©Jean-Michel André
« La chambre des enfants était la 207 : j’y ai laissé ma mémoire et mon enfance. »
Pourquoi, comme Jean-Michel André, auteur du très maîtrisé et humainement profond Borders (Actes Sud, 2021), photographie-t-on ?
Pourquoi allons-nous vers l’art ?

©Jean-Michel André
Comment se libérer de nos hantises, de nos démons, des couteaux qui nous entaillent intimement depuis si longtemps ?
Comment trouver un chemin de conciliation, de paix, de retrouvailles peut-être, entre les vivants et les morts ?
Les faits sont terribles, impensables, je recopie ce qu’en disent les éditions Actes Sud dans leur communiqué de presse : « Le 5 août 1983, le père de Jean-Michel André est assassiné avec six autres personnes dans un hôtel d’Avignon. Ils étaient ensemble sur la route des vacances. L’affaire n’a jamais clairement été élucidée, mais l’enquête a néanmoins fait apparaître un mobile : une tentative de hold-up menée par des malfaiteurs « sans envergure » qui a dégénéré en carnage. Agé de sept ans et présent dans une chambre attenante à celle de son père à l’époque des faits, Jean-Michel André, sous le choc, perd la mémoire. Quarante ans plus tard, il revisite et photographie des lieux qu’il a pu – qu’il aurait pu – traverser avec son père. Il mêle éléments d’enquête, archives de presse et objets familiaux à ses photographies pour composer un recueil questionnant la mémoire, le deuil et la réparation. »

■ Lignes fournies ■
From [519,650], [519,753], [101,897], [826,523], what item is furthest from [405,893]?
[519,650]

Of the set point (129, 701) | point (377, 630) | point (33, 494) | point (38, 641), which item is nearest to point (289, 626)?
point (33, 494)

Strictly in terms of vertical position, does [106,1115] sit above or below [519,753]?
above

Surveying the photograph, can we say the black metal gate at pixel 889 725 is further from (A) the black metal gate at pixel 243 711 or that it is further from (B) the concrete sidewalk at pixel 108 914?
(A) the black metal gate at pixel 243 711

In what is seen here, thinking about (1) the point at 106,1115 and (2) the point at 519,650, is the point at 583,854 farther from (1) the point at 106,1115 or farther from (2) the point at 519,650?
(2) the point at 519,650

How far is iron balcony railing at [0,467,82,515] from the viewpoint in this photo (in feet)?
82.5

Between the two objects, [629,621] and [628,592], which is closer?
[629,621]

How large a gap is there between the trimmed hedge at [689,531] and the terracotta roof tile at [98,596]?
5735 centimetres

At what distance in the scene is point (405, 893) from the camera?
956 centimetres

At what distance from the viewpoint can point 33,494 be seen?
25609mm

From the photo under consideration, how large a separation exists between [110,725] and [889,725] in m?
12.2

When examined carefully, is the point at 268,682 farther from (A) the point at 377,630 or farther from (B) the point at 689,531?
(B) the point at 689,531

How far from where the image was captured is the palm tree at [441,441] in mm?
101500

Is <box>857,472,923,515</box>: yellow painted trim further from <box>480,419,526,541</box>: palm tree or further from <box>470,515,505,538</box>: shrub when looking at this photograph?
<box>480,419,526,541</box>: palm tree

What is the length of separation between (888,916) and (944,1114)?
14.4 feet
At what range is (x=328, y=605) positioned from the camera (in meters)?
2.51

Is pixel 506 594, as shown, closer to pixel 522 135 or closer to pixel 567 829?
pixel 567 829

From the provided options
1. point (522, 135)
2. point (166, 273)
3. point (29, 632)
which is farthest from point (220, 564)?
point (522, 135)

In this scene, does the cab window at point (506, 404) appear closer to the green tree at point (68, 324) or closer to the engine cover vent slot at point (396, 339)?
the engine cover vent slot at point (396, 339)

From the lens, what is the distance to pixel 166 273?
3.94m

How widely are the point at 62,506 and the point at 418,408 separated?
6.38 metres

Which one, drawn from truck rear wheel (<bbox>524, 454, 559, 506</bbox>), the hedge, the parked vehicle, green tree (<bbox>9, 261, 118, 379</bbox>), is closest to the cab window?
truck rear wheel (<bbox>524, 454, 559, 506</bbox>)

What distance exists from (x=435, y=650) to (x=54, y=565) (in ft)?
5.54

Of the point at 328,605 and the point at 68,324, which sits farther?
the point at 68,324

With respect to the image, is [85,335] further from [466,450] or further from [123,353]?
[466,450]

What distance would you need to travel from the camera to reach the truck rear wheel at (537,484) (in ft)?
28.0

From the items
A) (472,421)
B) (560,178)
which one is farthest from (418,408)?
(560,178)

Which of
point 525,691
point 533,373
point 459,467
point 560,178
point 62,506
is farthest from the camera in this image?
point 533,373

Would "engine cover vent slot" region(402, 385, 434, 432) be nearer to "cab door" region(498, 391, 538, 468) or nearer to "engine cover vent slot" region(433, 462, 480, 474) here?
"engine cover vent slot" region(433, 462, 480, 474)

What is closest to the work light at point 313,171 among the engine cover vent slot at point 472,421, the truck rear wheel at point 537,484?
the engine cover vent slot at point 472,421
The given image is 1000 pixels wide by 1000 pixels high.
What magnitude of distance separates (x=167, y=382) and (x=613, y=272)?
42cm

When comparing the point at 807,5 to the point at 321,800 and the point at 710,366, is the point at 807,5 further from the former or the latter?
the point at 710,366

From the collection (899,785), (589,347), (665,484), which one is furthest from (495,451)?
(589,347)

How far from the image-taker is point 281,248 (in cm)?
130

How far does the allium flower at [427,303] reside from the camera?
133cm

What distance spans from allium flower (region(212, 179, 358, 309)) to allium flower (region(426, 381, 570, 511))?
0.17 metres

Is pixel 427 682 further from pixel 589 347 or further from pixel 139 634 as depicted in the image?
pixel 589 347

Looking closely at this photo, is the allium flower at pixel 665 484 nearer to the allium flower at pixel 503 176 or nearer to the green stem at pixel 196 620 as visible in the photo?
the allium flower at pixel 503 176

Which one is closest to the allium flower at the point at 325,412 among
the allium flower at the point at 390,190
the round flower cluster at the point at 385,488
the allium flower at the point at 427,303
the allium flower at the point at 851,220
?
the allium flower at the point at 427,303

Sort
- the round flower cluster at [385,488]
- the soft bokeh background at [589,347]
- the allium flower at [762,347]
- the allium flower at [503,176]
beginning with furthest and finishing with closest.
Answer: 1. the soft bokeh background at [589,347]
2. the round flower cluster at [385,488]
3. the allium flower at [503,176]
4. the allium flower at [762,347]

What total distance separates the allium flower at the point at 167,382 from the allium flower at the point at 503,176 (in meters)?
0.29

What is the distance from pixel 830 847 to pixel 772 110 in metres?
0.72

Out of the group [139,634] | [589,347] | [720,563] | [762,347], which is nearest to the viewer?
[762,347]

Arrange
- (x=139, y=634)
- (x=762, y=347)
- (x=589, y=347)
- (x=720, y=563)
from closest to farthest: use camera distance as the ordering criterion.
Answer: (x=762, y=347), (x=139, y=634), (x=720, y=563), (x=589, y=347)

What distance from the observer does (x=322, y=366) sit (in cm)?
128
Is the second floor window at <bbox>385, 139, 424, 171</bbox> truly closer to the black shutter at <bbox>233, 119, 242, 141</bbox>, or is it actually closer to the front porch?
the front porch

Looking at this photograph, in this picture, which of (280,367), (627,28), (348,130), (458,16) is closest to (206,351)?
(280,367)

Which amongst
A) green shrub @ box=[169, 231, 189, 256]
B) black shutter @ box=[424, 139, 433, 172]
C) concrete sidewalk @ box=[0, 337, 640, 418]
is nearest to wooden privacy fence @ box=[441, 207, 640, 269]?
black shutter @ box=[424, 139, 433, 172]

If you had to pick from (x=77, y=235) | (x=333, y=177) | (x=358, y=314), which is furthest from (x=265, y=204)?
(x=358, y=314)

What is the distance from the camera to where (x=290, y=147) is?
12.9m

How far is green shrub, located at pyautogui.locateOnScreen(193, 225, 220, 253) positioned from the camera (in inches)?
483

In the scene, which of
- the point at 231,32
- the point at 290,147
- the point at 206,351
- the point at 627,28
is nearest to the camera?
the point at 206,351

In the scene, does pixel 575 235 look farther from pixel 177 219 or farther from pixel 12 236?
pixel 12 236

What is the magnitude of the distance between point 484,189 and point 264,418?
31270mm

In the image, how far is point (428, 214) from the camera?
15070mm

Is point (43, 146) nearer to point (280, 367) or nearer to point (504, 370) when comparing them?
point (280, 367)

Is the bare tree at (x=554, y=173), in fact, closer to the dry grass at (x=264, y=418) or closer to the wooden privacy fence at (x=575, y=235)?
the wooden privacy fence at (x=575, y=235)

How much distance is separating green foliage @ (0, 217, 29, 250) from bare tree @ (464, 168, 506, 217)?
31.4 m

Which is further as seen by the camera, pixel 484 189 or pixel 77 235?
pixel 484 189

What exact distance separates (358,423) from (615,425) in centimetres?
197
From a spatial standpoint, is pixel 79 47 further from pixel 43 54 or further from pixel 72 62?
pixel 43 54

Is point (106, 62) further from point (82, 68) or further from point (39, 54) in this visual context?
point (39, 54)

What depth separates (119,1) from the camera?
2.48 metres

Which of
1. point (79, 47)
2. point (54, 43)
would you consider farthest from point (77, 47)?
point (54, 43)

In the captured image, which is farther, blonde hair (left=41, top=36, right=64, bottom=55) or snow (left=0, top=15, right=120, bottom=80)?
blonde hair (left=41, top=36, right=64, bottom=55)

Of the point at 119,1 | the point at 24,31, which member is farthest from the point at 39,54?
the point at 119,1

■ Consignes de travail ■
**1)** Répondez à ces questions d'après la page :
(a) Quel était le numéro de la chambre des enfants ?
(b) Chez quel éditeur et en quelle année Borders a-t-il paru ?
(c) Quel âge avait Jean-Michel André à l'époque des faits ?
**2)** Présentez sous forme de liste le paragraphe de la page qui commence par « Les faits sont terribles », en gardant ses faits principaux.
**3)** Recopiez fidèlement tout ce qui va, dans la page, de « Pourquoi, comme Jean-Michel » jusqu'à « les morts ? ».

■ Réponses aux consignes ■
**1)**
(a) 207.
(b) Chez Actes Sud, en 2021.
(c) Sept ans.

**2)**
- Les faits sont repris du communiqué de presse des éditions Actes Sud.
- Le 5 août 1983, le père de Jean-Michel André est assassiné avec six autres personnes dans un hôtel d'Avignon. Ils étaient ensemble sur la route des vacances.
- L'affaire n'a jamais été clairement élucidée. L'enquête a toutefois fait apparaître un mobile : une tentative de hold-up par des malfaiteurs « sans envergure », qui a dégénéré en carnage.
- Jean-Michel André avait sept ans et se trouvait dans une chambre attenante à celle de son père. Sous le choc, il perd la mémoire.
- Quarante ans plus tard, il revisite et photographie des lieux qu'il a pu, ou aurait pu, traverser avec son père.
- Il mêle à ses photographies des éléments d'enquête, des archives de presse et des objets familiaux. Il en fait un recueil sur la mémoire, le deuil et la réparation.

**3)**
Pourquoi, comme Jean-Michel André, auteur du très maîtrisé et humainement profond Borders (Actes Sud, 2021), photographie-t-on ?
Pourquoi allons-nous vers l’art ?

©Jean-Michel André
Comment se libérer de nos hantises, de nos démons, des couteaux qui nous entaillent intimement depuis si longtemps ?
Comment trouver un chemin de conciliation, de paix, de retrouvailles peut-être, entre les vivants et les morts ?